**Source material**
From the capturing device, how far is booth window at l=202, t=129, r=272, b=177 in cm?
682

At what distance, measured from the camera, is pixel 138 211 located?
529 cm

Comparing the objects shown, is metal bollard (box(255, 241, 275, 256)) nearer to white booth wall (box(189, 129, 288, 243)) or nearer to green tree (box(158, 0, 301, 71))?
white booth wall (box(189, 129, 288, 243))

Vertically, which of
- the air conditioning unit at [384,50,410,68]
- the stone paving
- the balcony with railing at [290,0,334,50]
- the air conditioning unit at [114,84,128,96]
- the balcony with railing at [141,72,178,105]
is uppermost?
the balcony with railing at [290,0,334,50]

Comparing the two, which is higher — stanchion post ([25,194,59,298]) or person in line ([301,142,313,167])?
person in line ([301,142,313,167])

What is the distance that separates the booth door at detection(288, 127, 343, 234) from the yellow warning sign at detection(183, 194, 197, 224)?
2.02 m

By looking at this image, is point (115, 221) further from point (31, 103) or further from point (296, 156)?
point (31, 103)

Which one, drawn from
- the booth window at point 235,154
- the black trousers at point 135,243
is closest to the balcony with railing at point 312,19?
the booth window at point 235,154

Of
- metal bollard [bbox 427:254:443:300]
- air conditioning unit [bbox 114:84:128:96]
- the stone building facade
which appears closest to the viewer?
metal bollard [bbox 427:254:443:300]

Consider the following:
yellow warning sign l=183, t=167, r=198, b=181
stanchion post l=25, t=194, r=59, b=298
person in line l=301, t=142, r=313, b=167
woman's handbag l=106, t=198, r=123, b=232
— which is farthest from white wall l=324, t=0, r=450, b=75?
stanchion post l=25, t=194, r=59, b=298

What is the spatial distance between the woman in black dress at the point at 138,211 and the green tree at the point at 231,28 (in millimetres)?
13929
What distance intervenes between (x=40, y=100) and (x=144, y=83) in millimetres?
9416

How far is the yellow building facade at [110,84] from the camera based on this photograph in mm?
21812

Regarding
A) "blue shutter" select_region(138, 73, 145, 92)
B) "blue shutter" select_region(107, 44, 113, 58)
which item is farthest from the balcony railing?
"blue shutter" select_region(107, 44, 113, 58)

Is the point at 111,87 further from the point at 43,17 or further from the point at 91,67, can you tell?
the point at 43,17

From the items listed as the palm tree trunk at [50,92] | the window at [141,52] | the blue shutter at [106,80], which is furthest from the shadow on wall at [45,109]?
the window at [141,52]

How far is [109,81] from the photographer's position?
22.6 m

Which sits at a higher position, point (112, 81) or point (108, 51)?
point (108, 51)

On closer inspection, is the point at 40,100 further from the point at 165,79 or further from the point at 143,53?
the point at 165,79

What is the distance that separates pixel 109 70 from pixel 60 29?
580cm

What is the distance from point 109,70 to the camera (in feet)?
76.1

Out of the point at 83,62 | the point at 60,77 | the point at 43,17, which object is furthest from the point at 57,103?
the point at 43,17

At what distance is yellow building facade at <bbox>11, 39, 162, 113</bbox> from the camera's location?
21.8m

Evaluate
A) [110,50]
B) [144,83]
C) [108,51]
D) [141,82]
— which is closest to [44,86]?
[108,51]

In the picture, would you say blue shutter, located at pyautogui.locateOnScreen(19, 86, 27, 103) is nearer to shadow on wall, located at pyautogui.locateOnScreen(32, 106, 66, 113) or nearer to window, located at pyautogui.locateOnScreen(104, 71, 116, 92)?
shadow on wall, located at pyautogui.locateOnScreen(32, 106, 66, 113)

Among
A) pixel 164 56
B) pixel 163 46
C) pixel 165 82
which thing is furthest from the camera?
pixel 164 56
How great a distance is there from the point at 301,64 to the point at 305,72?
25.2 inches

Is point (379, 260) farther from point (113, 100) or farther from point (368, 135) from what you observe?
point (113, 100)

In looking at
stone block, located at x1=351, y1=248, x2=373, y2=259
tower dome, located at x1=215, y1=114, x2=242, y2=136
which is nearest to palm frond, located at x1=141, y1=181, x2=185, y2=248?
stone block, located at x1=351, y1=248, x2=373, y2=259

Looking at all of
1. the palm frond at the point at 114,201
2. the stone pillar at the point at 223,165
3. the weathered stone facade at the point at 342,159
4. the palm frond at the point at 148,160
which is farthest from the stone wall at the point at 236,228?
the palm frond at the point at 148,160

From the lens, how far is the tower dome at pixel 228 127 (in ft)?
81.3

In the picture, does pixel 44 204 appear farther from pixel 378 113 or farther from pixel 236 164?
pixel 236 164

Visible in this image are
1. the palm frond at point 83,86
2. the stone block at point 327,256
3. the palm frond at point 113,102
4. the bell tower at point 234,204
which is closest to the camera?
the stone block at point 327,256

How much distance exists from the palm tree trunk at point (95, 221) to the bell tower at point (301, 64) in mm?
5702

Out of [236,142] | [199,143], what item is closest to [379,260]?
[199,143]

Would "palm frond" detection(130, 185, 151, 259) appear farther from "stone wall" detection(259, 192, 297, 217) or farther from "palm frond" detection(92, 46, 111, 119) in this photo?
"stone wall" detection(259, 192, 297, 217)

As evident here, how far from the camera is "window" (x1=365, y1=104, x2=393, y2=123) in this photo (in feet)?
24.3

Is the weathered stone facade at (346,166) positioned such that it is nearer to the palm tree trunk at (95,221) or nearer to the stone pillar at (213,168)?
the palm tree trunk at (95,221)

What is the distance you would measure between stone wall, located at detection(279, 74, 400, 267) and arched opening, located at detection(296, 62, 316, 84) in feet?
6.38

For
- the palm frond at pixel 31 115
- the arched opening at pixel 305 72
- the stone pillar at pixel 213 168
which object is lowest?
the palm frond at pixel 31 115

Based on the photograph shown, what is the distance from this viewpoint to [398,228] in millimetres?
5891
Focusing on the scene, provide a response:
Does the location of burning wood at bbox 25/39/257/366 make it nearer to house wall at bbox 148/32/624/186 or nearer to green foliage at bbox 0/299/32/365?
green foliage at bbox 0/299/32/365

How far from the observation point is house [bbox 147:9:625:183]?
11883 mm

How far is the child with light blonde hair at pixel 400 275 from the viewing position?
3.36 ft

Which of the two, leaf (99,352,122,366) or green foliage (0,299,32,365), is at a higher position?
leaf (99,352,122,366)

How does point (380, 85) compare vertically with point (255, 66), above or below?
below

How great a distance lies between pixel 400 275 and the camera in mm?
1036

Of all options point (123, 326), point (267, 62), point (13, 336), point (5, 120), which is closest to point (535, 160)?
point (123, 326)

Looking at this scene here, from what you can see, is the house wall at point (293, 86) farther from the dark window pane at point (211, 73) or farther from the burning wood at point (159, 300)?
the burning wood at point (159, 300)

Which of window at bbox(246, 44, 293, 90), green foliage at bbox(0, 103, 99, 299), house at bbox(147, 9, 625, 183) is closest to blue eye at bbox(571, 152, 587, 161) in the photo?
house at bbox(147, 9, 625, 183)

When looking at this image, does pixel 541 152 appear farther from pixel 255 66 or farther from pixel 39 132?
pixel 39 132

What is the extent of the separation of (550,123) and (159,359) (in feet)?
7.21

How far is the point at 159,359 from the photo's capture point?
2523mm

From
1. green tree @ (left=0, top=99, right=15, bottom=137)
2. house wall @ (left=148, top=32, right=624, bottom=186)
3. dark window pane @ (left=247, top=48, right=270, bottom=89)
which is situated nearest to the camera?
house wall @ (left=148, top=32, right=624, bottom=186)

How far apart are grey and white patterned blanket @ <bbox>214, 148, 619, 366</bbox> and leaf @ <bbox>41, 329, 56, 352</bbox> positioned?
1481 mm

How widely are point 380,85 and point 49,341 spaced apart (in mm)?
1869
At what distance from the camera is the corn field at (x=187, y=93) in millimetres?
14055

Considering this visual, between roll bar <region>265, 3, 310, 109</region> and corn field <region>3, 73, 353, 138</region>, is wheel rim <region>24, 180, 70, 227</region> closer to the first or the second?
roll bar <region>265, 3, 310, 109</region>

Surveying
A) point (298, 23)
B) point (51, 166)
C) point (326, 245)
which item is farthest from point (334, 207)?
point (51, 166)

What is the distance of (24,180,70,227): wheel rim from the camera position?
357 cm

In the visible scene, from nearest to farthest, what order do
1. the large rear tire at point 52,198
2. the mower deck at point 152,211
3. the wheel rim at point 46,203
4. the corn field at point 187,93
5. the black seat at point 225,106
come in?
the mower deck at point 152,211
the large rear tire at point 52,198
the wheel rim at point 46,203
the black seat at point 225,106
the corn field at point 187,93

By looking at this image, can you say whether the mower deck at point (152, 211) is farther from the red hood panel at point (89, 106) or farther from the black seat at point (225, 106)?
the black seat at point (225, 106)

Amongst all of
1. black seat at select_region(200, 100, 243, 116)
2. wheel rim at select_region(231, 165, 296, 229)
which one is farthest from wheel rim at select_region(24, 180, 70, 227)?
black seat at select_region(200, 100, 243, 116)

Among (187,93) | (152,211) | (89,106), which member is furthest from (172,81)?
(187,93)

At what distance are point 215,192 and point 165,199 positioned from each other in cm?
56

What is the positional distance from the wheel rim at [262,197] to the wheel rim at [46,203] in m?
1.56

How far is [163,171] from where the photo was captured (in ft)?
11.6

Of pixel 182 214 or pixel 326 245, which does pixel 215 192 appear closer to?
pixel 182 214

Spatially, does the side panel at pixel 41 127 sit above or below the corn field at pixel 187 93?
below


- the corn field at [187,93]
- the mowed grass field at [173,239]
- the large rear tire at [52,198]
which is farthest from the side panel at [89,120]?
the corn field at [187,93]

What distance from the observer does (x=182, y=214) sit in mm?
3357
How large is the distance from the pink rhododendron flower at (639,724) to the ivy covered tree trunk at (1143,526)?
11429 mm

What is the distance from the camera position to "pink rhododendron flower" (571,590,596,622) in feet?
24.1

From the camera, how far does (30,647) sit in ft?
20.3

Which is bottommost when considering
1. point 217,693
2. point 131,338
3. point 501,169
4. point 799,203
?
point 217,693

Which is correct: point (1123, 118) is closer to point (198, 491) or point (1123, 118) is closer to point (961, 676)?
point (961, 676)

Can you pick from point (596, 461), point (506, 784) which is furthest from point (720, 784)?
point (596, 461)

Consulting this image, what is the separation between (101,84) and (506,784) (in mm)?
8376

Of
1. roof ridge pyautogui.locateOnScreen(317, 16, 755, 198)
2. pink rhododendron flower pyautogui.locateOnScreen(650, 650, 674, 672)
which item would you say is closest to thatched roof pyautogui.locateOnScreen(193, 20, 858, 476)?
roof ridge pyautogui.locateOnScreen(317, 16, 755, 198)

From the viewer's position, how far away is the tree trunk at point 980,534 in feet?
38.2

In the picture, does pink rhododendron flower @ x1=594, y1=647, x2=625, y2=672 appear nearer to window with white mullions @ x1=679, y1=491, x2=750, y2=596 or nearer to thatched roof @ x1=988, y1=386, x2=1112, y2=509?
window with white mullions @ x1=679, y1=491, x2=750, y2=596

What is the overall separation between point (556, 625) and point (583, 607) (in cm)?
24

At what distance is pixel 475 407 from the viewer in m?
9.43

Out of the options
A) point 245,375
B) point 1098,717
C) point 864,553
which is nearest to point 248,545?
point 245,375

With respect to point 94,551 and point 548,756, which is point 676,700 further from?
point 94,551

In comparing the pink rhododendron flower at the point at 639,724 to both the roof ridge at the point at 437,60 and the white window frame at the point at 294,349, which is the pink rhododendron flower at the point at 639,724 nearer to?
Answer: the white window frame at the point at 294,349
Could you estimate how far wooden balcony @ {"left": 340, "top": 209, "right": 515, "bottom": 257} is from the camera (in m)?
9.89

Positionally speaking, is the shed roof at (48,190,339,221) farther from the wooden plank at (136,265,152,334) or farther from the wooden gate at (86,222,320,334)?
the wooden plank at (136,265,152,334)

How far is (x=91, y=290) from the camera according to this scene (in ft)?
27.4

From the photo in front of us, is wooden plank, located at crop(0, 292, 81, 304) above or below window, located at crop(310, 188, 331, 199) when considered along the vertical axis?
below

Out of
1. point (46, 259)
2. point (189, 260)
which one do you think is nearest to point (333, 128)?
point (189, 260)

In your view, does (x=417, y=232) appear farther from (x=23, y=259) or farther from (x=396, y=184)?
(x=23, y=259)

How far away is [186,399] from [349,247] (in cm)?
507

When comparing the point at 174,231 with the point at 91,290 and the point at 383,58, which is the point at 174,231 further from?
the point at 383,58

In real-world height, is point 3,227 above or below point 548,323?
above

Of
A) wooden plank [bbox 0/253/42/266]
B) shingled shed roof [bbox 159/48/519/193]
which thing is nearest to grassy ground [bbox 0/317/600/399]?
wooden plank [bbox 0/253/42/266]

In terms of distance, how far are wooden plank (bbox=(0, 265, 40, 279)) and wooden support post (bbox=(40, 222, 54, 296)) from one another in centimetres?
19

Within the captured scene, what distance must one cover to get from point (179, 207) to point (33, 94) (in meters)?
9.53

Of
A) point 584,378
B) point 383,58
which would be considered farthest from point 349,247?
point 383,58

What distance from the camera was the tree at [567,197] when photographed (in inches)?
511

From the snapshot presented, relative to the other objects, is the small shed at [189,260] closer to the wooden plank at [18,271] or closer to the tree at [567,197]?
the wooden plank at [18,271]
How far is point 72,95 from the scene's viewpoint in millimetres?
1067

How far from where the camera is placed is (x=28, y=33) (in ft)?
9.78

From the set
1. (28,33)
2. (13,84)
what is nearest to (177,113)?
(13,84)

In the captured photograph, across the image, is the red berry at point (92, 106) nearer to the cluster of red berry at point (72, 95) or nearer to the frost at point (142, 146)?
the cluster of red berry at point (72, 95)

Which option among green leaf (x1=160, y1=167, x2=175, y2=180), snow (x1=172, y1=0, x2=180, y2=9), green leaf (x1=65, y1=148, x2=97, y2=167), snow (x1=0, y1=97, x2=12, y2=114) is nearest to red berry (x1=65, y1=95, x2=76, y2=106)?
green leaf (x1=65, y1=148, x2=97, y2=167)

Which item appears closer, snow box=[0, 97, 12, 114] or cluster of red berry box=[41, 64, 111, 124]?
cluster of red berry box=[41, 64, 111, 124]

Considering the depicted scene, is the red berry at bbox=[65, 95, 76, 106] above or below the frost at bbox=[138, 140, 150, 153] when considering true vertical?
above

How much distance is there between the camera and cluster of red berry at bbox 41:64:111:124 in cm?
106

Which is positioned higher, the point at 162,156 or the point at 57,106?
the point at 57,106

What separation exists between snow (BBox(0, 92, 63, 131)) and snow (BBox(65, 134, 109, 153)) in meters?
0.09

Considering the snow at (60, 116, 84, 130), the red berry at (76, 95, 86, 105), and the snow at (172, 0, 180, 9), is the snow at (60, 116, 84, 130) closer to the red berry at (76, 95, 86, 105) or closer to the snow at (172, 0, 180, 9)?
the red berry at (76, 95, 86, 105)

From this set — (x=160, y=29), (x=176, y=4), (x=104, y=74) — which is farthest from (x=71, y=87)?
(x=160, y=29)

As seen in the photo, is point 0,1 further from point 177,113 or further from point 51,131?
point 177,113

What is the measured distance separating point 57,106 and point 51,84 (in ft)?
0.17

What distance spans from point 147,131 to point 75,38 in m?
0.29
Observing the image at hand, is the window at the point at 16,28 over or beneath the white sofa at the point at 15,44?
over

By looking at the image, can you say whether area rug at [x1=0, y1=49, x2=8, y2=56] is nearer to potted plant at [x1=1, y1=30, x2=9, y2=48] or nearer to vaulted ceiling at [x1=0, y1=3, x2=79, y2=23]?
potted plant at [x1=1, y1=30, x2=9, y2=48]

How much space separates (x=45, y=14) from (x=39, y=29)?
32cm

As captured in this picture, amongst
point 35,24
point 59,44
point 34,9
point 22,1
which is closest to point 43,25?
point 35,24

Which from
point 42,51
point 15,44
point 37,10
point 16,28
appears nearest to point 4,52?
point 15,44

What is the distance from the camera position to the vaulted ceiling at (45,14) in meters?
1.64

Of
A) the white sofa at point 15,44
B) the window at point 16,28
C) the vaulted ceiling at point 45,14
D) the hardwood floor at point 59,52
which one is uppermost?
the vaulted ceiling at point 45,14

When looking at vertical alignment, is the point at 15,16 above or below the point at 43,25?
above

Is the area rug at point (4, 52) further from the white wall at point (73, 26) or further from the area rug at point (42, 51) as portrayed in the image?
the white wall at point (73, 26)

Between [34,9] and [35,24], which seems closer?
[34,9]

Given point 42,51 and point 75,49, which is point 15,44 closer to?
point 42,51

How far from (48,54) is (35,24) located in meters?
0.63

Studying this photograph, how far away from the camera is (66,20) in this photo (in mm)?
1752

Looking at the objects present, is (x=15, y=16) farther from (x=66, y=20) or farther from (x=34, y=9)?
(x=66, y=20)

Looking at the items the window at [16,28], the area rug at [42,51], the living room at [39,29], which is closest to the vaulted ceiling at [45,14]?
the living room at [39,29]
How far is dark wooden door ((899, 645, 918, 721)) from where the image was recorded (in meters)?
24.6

**Requirement**
Copy out everything from the line containing "What is the distance that separates pixel" down to the line containing "25.2 inches", both ends included, with no changes.

**Result below**
What is the distance that separates pixel 109 70 from pixel 60 29?
580cm

What is the distance from point 109,70 to the camera (in feet)?
76.1

Out of the point at 83,62 | the point at 60,77 | the point at 43,17, which object is furthest from the point at 57,103?
the point at 43,17

At what distance is yellow building facade at <bbox>11, 39, 162, 113</bbox> from the camera's location?
21.8m

Evaluate
A) [110,50]
B) [144,83]
C) [108,51]
D) [141,82]
— which is closest to [44,86]?
[108,51]

In the picture, would you say blue shutter, located at pyautogui.locateOnScreen(19, 86, 27, 103) is nearer to shadow on wall, located at pyautogui.locateOnScreen(32, 106, 66, 113) or nearer to window, located at pyautogui.locateOnScreen(104, 71, 116, 92)?
shadow on wall, located at pyautogui.locateOnScreen(32, 106, 66, 113)

Among
A) pixel 164 56
B) pixel 163 46
C) pixel 165 82
which thing is furthest from the camera?
pixel 164 56
How great a distance is there from the point at 301,64 to the point at 305,72?
25.2 inches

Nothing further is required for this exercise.